-- Start of DATASET EXCERPTS --

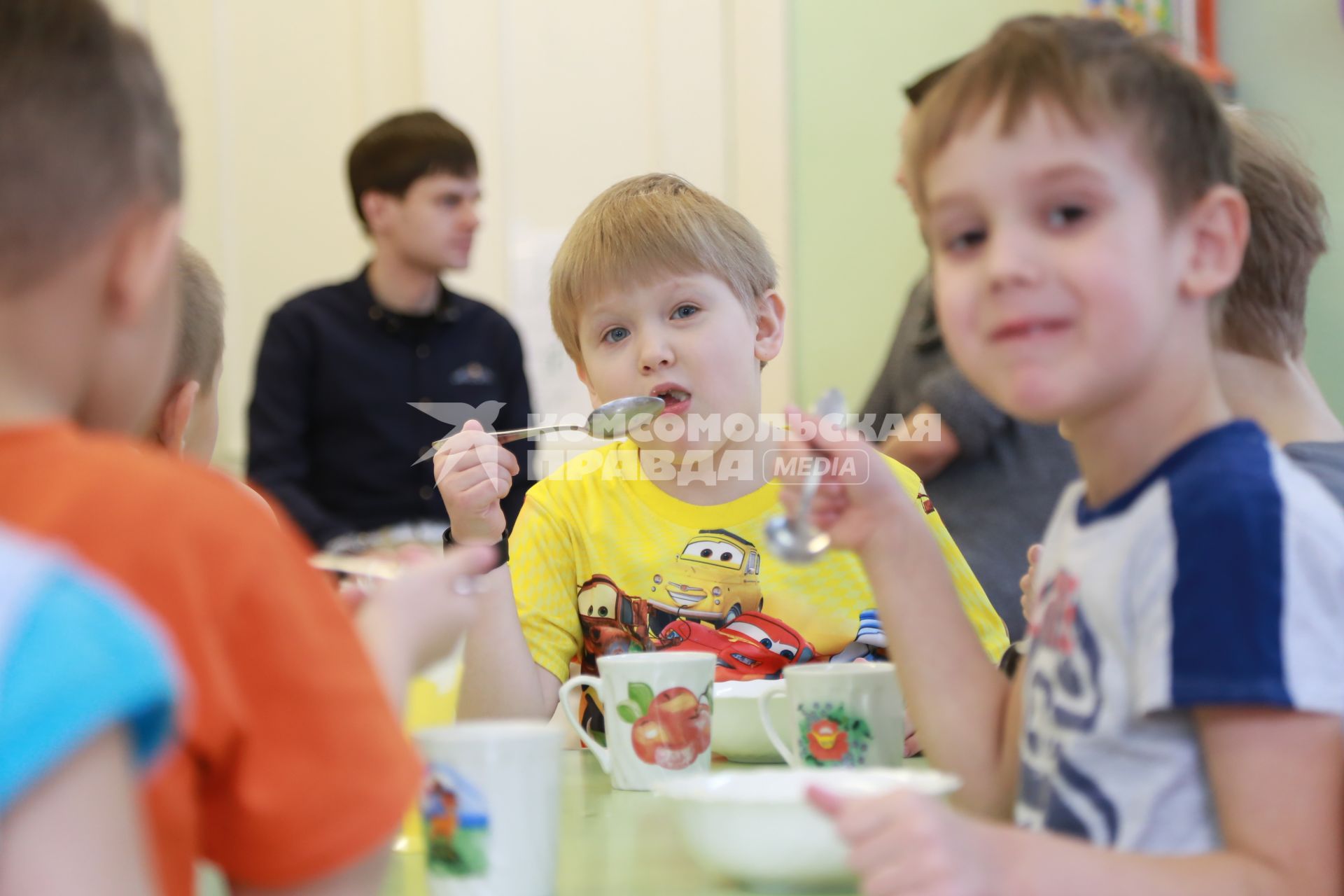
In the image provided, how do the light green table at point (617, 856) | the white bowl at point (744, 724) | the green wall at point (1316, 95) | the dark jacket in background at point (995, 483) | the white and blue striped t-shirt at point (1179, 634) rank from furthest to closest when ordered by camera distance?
the green wall at point (1316, 95), the dark jacket in background at point (995, 483), the white bowl at point (744, 724), the light green table at point (617, 856), the white and blue striped t-shirt at point (1179, 634)

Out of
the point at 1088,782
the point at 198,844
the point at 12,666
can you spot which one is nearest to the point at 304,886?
the point at 198,844

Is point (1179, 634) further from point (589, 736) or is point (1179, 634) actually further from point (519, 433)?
point (519, 433)

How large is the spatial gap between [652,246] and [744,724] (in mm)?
535

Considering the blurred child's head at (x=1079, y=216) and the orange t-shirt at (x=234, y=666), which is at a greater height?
the blurred child's head at (x=1079, y=216)

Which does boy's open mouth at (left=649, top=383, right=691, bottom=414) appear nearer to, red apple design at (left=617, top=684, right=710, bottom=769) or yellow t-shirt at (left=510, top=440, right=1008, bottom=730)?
yellow t-shirt at (left=510, top=440, right=1008, bottom=730)

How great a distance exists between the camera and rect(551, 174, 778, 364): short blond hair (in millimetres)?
1332

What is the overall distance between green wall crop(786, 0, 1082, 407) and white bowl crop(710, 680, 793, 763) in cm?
193

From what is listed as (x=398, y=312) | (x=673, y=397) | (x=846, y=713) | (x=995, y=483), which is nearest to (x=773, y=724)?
(x=846, y=713)

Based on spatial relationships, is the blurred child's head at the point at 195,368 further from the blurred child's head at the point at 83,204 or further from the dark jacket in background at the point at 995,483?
the dark jacket in background at the point at 995,483

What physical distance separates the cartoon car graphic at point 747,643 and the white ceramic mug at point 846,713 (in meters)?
0.31

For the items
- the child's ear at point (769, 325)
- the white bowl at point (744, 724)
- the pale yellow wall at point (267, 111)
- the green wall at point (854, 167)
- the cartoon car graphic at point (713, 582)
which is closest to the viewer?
the white bowl at point (744, 724)

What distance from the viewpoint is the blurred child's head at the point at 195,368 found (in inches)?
42.9

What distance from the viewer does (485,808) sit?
646mm

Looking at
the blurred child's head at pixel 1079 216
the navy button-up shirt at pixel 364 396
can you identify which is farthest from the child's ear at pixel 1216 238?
the navy button-up shirt at pixel 364 396
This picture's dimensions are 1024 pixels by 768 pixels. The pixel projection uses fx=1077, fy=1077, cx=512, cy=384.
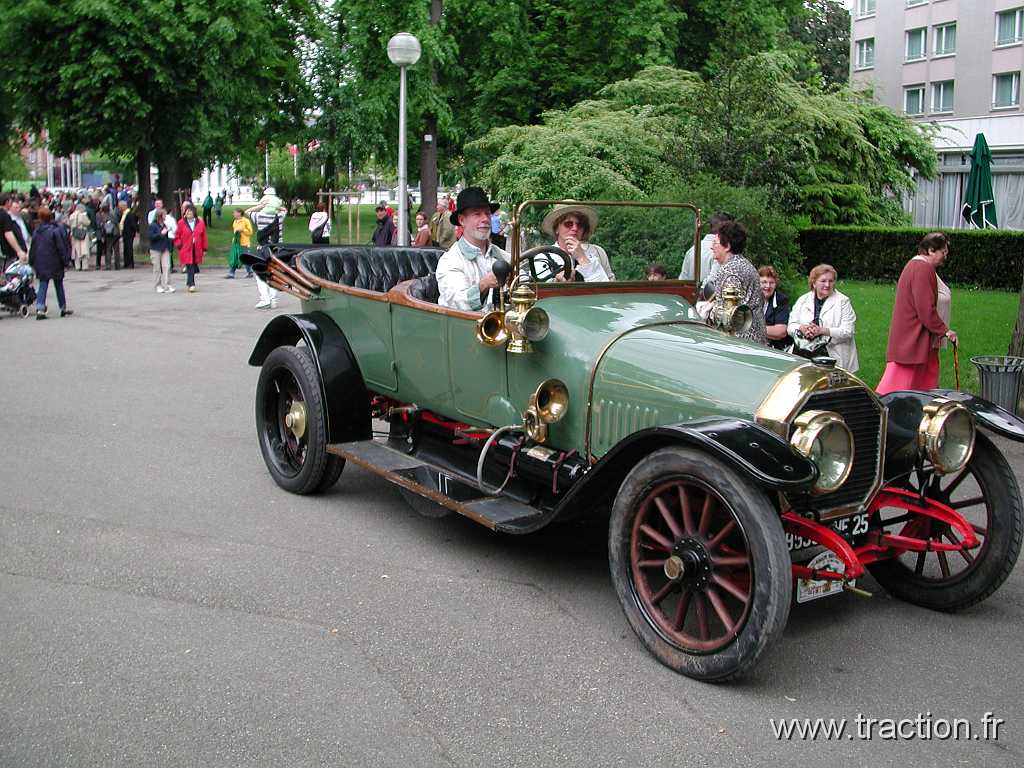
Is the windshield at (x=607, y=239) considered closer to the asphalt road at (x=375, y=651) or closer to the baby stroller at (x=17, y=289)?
the asphalt road at (x=375, y=651)

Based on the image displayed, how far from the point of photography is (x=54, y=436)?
26.7 ft

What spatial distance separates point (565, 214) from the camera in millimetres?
5613

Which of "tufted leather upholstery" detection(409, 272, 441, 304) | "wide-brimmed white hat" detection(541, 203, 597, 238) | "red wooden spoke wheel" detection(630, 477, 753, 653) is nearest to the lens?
"red wooden spoke wheel" detection(630, 477, 753, 653)

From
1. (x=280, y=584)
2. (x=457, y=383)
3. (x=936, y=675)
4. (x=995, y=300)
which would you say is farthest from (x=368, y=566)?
(x=995, y=300)

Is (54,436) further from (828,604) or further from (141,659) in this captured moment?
(828,604)

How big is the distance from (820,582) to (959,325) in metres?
10.8

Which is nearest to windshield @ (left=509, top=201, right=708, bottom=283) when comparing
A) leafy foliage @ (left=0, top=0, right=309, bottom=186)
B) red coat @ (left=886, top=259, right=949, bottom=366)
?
Answer: red coat @ (left=886, top=259, right=949, bottom=366)

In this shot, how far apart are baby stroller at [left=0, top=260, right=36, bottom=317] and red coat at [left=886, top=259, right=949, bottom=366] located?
12.5m

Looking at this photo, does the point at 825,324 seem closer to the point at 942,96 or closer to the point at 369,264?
the point at 369,264

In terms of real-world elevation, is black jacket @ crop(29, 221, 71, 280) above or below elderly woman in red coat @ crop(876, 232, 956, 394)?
above

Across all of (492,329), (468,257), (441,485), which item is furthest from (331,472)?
(492,329)

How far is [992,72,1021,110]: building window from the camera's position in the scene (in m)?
39.8

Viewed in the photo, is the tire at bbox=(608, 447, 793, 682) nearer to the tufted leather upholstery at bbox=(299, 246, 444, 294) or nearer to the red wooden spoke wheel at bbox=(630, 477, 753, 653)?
the red wooden spoke wheel at bbox=(630, 477, 753, 653)

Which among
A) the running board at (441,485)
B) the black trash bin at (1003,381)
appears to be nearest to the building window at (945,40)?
the black trash bin at (1003,381)
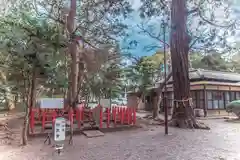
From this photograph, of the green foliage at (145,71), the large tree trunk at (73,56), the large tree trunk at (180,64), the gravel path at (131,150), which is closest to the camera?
the gravel path at (131,150)

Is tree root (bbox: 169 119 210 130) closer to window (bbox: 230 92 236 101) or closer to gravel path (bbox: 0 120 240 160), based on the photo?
gravel path (bbox: 0 120 240 160)

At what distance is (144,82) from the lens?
15.7 metres

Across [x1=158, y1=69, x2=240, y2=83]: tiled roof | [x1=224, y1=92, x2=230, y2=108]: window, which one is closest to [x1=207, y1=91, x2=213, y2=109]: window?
[x1=158, y1=69, x2=240, y2=83]: tiled roof

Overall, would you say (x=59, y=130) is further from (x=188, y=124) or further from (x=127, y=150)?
(x=188, y=124)

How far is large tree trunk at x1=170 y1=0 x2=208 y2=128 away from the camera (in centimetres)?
835

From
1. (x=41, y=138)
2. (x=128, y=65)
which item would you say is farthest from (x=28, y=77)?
(x=128, y=65)

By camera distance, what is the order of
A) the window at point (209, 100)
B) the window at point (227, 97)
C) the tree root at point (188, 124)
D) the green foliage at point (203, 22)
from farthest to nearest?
the window at point (227, 97), the window at point (209, 100), the green foliage at point (203, 22), the tree root at point (188, 124)

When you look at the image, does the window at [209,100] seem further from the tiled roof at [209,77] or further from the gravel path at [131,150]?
the gravel path at [131,150]

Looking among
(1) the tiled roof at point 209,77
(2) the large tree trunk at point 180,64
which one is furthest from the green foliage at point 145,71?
(2) the large tree trunk at point 180,64

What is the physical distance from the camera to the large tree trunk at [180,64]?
8.35 m

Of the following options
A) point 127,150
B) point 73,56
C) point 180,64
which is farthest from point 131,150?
point 73,56

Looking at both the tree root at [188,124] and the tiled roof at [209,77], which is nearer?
the tree root at [188,124]

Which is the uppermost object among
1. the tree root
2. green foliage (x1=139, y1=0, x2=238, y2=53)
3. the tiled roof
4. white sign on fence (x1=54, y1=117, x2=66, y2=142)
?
green foliage (x1=139, y1=0, x2=238, y2=53)

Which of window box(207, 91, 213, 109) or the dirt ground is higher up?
window box(207, 91, 213, 109)
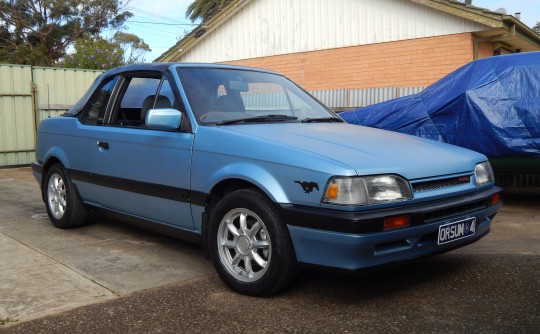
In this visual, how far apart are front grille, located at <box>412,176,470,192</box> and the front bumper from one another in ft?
0.32

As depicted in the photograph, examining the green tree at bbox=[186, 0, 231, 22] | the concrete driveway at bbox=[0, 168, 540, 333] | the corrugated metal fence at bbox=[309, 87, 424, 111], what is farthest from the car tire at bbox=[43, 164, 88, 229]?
the green tree at bbox=[186, 0, 231, 22]

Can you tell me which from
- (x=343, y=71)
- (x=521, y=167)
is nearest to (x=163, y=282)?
(x=521, y=167)

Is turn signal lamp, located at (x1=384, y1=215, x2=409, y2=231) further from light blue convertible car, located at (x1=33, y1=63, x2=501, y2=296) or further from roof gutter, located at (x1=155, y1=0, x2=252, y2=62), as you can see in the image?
roof gutter, located at (x1=155, y1=0, x2=252, y2=62)

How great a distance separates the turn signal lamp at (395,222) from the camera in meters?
3.06

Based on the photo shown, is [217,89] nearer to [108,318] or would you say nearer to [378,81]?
[108,318]

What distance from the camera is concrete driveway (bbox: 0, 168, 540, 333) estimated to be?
10.2ft

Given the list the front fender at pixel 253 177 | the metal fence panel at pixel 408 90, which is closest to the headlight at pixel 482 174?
the front fender at pixel 253 177

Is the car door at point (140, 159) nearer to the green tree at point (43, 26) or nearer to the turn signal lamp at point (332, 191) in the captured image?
the turn signal lamp at point (332, 191)

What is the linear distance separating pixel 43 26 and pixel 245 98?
126 ft

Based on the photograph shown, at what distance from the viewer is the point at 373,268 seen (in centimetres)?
312

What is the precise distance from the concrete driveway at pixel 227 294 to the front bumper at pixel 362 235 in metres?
0.35

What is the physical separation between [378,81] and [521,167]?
322 inches

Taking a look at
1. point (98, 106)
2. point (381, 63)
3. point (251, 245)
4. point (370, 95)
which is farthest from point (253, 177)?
point (381, 63)

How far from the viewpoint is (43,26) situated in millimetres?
38156
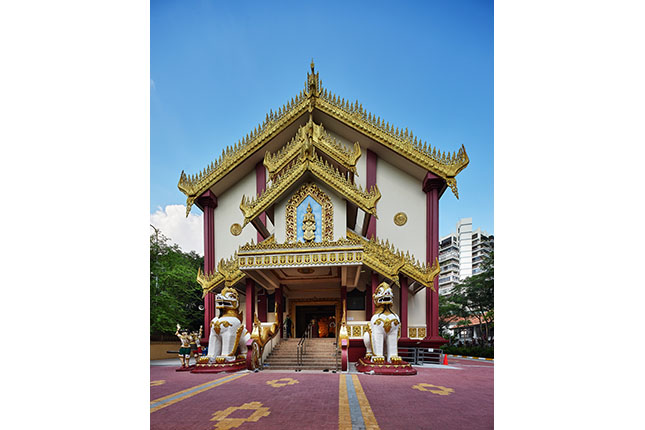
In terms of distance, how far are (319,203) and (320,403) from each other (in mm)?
6514

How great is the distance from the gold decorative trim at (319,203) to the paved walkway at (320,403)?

-- End of DATASET EXCERPTS --

(TASK): Each line from the one that contains "Based on the photograph" to the end of the listing must be quoted exactly; no other line and no picture belongs in the copy.

(CORRECT RESULT):
Based on the photograph shown, at what distance from the viewer is the point at 373,268 seen (in centimetres)?
312

What is the precise distance from the concrete driveway at pixel 227 294 to the front bumper at pixel 362 235 in metres?
0.35

What is the physical separation between [378,81] and [521,167]?
322 inches

Taking a look at
1. point (98, 106)
2. point (381, 63)
3. point (251, 245)
4. point (370, 95)
which is farthest from point (253, 177)?
point (381, 63)

How far from the viewpoint is (43,26) situated in millimetres?
38156
In terms of distance, how far are (319,203) and (320,403) from each other (in mm)?
6514

How great is the distance from the gold decorative trim at (319,203) to the paved walkway at (320,403)?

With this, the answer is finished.